GUI enabled web applications: RStudio in a container
Overview
Teaching: 10 min
Exercises: 10 minQuestions
Objectives
Run interactive GUI web sessions from a container
Setup a long running web service from a container
R and RStudio images
R is a popular language in several domains of science, mostly because of its statistical packages. In particular it is nowadays highly common in data science and bioinformatics.
The group Rocker has published a set of R images we can use, including an Rstudio image. To begin, let’s cd into the appropriate directory:
$ cd $TUTO/demos/rstudio
Pull the container
We want to use a Tidyverse container image (contains R, RStudio, data science packages). Can you pull the
rocker/tidyverse:3.6.1
from Docker Hub?Solution
$ singularity pull docker://rocker/tidyverse:3.6.1
Running a scripted R workflow on the shell
To begin with, we are going to run a minimalistic example taken from the workshop Programming with R by the Software Carpentry. In particular, their Episode 5 is the source for the dataset and the R script file; the latter has been adapted for this workshop.
Let us start with running the R script through the R container; we’re going to compute average values in this example:
$ Rscript readings-density.R --mean inflammation-density.png data/inflammation-*.csv
Run the R script with Singularity
How would you run the above command using Singularity and the R image you just puled?
Solution
$ singularity exec tidyverse_3.6.1.sif Rscript readings-density.R --mean inflammation-density.png data/inflammation-*.csv
5.45 5.425 6.1 [..] 6.875 6.025 6.9 Saving 7 x 7 in image
We even got a nice plot file out of the analysis,
inflammation-density.png
.
So, what if want to run our R workflow using the RStudio web-based GUI interface?
Run an interactive RStudio session
Beside developing R container images, Rocker has also some useful documentation on Running Rocker R container with Singularity. Let’s set this up together.
The Rocker documentation page suggests that an appropriate command to spawn the RStudio server is (do not run it, yet, we’ll do it from the container):
$ rserver --www-port 8787 --www-address 0.0.0.0 --auth-none=0 --auth-pam-helper-path=pam-helper
Here, we’re saying we want the web server to listen to port 8787 on any IP address (0.0.0.0), and then we’re using another two flags to configure the authenticator.
Communication ports
In order to be able to use the web server, you need to ensure that the machine you are running Singularity from has opened the communication port you’re using, in this case
8787
.
On cloud platforms, such as Nimbus at Pawsey, this will typically involve some setup in the system dashboard.
Do we need more? Yes, we need to ensure we know the username and password for authenticating; rserver will configure them based on the values of the container environment variables USER
and PASSWORD
; normally we would pick a random string for the latter. Today we’ll use “rstudiopassword”.

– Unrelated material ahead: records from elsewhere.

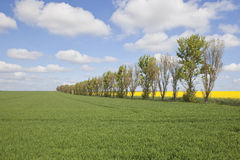 Farmland with poplar trees. An english landscape with a row of poplar trees trees in farmland under a blue cloudy sky in springtime Stock Image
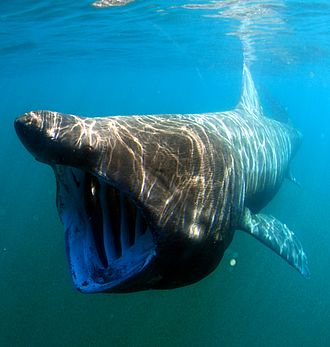 Shark liver oil - Sharks typically targeted for their liver oil include the school and gulper shark, and the basking shark (pictured).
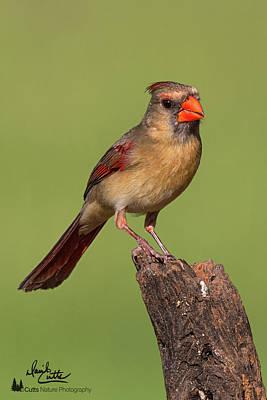 Photograph - Lady Cardinal by David Cutts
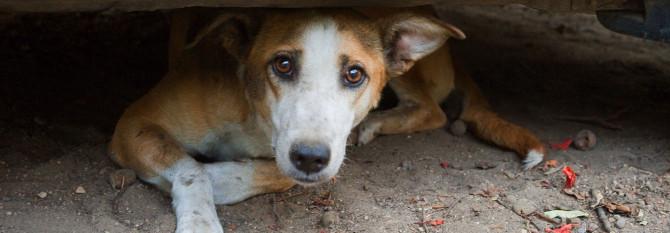 havana-live-perros abandonado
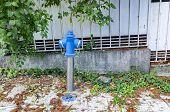 foto of spigot  - Blue fire hydrant on autumn street - JPG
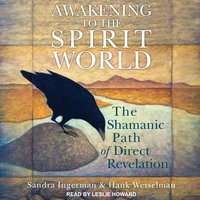 Awakening to the Spirit World: The Shamanic Path of Direct Revelation - Sandra Ingerman, Hank Wesselman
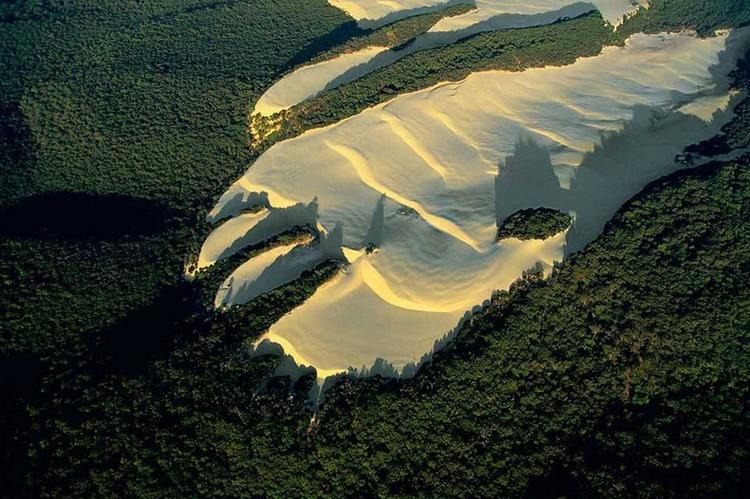 Tới Australia, thăm cồn cát trên đảo Fraser - 1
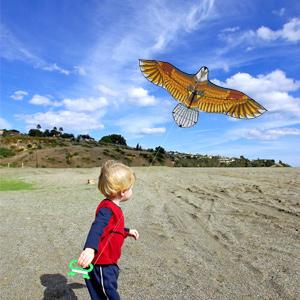 kites for beginner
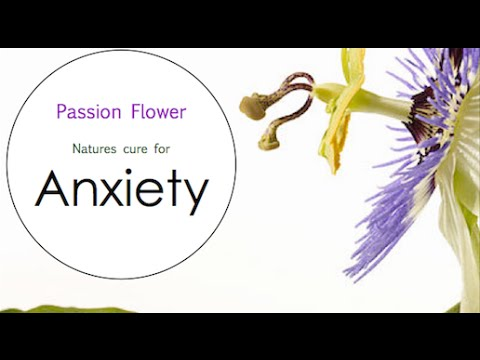 Video Passion Flower benefits for Anxiety - Herbal Medicine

$ export SINGULARITYENV_USER=$USER
$ export SINGULARITYENV_PASSWORD=rstudiopassword
$ echo $SINGULARITYENV_USER && echo $SINGULARITYENV_PASSWORD
Lastly, containers are read-only, but RStudio will want to be able to write configuration and temporary files in the home. Let us bind mount the current work directory as the container home (we’ll use the -B
flag).
There’s a little caveat here, due to the way the Rocker developers designed the container image in the recipe file. Depending on your user ID in the host machine, the actual username in the RStudio server might be rstudio
(ID = 1000) or the same as your user (otherwise); this has an impact on the container home path.
A simple solution to this is to bind mount the fake home in the host twice, once mapped to /home/rstudio
and once to $HOME
. Singularity let us do this, and will handle the two bind mounts correctly.

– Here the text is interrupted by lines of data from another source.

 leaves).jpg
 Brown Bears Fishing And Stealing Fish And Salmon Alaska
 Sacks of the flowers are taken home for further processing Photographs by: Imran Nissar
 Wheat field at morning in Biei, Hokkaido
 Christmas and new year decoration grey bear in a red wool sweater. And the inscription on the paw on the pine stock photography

Now we have everything we need to put together the Singularity idiomatic way to launch an interactive RStudio web server:
$ export SINGULARITYENV_USER=$USER
$ export SINGULARITYENV_PASSWORD=rstudiopassword
$ echo $SINGULARITYENV_USER && echo $SINGULARITYENV_PASSWORD
$ singularity exec \
-C \
-B $(pwd):/home/rstudio \
-B $(pwd):$HOME \
tidyverse_3.6.1.sif \
rserver --www-port 8787 --www-address 0.0.0.0 --auth-none=0 --auth-pam-helper-path=pam-helper
Note the -C
flag for singularity exec
, used to isolate the container from the host, including the use of a volatile /tmp
directory instead of the host one, to better clean up the session upon exit. As a by product, shell environment is also isolated, which is why we’re defining USER
and PASSWORD
prefixing them with SINGULARITYENV_
.
If everything is fine, no output will be printed.

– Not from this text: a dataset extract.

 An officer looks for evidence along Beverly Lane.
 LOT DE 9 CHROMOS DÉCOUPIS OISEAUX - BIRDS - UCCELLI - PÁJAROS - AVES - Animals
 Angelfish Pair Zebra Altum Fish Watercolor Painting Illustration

Now, open your web browser, and type the following as URL: <Singularity machine IP Address>:8787
. The IP
can be replaced with localhost
if you’re running locally on your laptop or workstation.
To fill the credential fields, Use $USER
and $PASSWORD
as printed by the commands above.
Then we can use RStudio!
In the R console, submit the analysis script we ran earlier on from the shell:
> source("readings-density.R")
If you have a look at the bottom right panel, you can see some outputs files are generated, including interactive.png
. Click on it, and you’ll get to visualise the resulting plot!
Once you’re done, click on the power icon on the top right to close the session, then go back to the shell and kill the container with Ctrl-C
.
As a final remark, note that the setup we just described could be adapted for use from a compute node in a HPC system, too, by using the HPC scheduler.
Setup a long running RStudio web server
The procedure we just described can be convenient for interactive sessions of relatively short duration. On the other hand, if we wanted to deploy a long running RStudio server, having to keep the terminal open isn’t really handy.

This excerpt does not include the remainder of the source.